# Exercise objective:
Write out exactly the lines from the one containing "Looking at the scene, would" through the last line of the records below, including both.

Supplied information start

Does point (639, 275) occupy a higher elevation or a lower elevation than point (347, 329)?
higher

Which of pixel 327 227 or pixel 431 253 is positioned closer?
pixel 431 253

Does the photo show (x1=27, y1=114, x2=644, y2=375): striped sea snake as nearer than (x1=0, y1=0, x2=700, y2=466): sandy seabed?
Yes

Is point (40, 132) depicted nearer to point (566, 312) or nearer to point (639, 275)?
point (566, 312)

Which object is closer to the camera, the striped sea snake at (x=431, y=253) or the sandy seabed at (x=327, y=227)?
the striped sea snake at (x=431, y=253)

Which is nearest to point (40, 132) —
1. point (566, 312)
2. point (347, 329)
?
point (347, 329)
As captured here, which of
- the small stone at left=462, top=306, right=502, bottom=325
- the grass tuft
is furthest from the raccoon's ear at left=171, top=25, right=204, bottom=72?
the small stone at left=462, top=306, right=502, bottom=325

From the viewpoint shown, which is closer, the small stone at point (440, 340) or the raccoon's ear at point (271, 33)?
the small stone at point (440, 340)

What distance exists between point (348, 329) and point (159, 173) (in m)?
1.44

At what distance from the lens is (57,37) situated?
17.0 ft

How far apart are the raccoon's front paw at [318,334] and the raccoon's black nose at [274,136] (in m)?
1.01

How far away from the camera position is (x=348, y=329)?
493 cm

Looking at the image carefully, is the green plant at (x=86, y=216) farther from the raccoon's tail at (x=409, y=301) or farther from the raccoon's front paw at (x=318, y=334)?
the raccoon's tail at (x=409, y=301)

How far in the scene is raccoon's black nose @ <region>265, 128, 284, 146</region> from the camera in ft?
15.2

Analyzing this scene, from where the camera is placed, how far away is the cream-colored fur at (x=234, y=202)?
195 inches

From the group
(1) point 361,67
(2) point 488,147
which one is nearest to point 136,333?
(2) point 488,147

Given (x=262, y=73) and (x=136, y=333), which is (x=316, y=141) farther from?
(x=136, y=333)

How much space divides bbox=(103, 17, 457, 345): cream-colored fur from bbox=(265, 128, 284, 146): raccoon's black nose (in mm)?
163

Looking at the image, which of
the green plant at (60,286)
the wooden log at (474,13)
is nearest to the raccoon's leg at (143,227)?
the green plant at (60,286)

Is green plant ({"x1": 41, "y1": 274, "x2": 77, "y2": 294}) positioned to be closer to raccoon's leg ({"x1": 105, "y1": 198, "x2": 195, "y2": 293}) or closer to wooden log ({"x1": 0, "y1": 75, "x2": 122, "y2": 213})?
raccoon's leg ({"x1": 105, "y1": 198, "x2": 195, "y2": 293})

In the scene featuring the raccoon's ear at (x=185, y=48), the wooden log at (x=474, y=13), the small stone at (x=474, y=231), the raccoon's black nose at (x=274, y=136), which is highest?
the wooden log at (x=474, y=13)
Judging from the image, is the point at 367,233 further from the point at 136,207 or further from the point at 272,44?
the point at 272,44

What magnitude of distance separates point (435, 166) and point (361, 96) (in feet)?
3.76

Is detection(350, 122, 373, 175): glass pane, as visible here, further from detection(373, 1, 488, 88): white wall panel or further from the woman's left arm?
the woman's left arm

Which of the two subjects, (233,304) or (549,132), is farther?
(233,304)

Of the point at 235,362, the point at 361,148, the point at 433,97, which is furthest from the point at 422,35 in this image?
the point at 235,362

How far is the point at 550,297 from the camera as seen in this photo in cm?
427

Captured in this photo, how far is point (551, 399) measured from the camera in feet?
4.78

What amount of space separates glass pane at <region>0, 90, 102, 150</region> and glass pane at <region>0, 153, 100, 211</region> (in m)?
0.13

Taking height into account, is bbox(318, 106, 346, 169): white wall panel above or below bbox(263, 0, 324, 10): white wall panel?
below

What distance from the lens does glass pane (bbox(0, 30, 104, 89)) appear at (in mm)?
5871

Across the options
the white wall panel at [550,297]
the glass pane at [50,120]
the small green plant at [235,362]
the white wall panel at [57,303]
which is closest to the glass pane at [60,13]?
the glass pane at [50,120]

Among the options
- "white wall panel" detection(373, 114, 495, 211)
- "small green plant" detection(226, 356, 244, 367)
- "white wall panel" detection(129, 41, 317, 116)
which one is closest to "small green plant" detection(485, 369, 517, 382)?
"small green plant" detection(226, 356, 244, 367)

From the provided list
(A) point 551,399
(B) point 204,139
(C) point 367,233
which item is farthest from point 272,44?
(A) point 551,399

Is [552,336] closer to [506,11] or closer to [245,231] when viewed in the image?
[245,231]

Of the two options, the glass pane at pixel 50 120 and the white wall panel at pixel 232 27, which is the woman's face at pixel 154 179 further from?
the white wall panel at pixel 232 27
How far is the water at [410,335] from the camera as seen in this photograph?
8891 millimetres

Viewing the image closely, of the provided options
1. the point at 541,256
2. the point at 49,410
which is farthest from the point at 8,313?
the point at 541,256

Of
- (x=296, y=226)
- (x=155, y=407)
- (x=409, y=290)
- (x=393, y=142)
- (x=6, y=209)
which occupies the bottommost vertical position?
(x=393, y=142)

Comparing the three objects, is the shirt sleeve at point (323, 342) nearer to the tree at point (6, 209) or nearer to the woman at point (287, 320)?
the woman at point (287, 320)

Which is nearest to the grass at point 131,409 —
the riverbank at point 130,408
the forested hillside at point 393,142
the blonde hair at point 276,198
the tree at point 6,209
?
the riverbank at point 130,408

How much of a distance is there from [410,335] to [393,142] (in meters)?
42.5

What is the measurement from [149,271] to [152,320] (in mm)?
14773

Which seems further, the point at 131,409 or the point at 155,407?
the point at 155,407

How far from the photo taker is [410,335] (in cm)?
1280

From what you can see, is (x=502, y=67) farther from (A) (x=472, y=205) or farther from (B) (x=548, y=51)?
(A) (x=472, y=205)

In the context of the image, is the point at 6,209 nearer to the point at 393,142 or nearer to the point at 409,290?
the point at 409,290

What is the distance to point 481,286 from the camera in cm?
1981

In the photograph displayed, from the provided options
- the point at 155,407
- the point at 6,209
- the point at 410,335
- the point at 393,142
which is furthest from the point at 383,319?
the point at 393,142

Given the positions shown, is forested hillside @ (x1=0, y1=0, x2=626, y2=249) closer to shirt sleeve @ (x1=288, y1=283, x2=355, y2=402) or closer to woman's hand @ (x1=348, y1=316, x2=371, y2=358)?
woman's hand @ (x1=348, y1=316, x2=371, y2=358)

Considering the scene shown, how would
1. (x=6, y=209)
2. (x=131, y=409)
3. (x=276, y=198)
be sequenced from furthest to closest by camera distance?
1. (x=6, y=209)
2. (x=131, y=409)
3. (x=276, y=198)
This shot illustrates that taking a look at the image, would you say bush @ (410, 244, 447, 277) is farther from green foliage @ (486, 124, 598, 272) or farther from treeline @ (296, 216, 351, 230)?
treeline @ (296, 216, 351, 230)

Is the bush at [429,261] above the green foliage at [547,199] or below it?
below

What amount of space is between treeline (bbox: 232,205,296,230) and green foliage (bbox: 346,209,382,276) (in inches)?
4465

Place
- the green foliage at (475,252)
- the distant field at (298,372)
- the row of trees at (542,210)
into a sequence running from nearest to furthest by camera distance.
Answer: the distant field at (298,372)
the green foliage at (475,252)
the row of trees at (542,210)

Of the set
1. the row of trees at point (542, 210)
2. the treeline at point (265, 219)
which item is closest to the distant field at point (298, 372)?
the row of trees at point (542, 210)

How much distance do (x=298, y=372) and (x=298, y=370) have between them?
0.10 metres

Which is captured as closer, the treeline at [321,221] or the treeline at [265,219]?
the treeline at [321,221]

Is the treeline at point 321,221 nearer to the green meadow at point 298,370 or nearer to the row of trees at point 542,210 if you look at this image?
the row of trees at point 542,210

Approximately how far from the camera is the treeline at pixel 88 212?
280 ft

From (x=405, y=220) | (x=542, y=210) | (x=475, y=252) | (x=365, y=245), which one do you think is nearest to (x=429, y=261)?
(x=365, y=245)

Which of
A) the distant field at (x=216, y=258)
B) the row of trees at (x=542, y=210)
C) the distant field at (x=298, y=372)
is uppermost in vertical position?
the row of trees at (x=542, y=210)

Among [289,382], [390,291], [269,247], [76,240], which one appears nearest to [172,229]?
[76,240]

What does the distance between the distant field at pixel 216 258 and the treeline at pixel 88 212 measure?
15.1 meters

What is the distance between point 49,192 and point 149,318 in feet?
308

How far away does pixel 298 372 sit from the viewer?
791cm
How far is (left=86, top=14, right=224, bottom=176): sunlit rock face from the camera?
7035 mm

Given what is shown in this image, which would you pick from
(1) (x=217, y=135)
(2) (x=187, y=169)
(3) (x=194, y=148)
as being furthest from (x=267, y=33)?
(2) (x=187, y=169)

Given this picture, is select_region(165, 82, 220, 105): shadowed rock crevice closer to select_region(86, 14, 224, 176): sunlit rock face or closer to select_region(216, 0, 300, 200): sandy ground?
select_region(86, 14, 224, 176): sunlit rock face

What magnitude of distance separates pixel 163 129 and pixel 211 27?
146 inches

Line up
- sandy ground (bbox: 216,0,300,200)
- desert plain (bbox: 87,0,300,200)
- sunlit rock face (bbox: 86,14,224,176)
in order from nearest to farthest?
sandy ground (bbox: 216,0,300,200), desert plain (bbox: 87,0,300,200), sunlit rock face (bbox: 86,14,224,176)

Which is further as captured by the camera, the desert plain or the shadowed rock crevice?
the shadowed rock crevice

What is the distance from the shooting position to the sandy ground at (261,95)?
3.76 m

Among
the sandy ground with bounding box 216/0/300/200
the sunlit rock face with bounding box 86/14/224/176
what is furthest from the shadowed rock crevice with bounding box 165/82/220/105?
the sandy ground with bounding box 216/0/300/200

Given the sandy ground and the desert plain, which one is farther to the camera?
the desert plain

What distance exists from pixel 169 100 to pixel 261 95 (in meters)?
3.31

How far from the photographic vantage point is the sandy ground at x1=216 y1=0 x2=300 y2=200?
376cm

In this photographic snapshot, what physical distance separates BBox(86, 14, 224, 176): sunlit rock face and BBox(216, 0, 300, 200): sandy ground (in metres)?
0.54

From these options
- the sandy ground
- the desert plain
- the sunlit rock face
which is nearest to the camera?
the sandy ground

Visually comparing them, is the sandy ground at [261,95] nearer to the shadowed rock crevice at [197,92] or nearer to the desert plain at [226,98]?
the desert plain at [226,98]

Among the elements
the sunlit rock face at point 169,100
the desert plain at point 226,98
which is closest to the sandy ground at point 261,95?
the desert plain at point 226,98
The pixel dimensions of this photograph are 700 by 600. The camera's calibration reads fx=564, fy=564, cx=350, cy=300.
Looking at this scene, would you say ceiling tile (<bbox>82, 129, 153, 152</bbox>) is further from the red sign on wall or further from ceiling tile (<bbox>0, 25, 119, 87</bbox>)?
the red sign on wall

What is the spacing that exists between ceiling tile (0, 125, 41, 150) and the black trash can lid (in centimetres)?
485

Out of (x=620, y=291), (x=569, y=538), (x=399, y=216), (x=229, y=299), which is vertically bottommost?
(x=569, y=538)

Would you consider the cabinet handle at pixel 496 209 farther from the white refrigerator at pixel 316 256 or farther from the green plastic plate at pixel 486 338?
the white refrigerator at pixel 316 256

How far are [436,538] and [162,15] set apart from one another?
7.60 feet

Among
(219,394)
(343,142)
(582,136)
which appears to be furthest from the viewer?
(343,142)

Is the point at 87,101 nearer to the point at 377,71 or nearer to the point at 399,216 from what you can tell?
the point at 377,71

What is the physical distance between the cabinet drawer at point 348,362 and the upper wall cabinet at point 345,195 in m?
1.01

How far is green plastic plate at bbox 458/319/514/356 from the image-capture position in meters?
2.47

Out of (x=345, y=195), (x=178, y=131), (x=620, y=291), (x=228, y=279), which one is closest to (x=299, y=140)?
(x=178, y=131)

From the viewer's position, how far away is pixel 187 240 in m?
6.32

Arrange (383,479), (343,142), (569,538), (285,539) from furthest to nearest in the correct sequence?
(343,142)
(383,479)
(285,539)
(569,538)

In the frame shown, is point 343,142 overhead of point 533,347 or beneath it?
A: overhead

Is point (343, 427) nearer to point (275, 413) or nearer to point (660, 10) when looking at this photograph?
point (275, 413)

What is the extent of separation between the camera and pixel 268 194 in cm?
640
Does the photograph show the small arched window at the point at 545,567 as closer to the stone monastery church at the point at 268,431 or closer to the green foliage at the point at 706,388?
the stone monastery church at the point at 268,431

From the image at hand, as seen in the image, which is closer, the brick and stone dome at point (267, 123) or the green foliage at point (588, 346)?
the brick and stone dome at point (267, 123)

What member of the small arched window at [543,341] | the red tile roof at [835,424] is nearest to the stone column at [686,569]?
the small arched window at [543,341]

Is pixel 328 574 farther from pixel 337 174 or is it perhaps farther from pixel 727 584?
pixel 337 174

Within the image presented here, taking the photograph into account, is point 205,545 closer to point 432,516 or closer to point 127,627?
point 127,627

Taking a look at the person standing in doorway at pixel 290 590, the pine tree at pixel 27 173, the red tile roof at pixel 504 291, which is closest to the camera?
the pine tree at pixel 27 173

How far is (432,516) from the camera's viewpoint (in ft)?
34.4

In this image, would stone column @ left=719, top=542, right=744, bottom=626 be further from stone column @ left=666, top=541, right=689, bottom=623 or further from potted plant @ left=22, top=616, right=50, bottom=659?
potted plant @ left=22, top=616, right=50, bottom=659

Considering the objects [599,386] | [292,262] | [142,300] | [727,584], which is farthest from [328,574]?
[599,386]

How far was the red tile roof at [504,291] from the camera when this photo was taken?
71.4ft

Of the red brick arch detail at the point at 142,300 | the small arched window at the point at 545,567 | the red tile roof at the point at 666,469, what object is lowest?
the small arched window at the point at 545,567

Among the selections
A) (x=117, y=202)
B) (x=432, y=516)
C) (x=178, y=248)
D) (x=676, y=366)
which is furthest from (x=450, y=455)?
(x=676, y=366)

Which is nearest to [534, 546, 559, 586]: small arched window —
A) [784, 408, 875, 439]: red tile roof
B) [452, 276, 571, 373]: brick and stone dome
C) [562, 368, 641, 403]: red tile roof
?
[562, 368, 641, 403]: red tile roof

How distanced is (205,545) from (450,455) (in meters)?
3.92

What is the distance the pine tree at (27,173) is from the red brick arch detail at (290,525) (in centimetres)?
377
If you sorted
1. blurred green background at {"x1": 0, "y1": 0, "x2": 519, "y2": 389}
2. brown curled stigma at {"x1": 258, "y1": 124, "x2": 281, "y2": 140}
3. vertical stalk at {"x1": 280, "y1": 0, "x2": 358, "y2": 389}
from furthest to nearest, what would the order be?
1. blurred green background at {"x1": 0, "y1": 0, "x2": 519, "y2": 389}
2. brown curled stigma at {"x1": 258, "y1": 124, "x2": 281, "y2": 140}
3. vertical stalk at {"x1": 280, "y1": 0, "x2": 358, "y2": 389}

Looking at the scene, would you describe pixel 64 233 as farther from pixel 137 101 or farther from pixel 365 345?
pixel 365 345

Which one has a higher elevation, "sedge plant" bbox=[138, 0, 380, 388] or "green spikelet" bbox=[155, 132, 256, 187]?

Supplied information end

# Full response:
Looking at the scene, would you describe pixel 64 233 as farther from pixel 137 101 or farther from pixel 365 345?
pixel 365 345

Which one has a higher elevation, "sedge plant" bbox=[138, 0, 380, 388] or "green spikelet" bbox=[155, 132, 256, 187]?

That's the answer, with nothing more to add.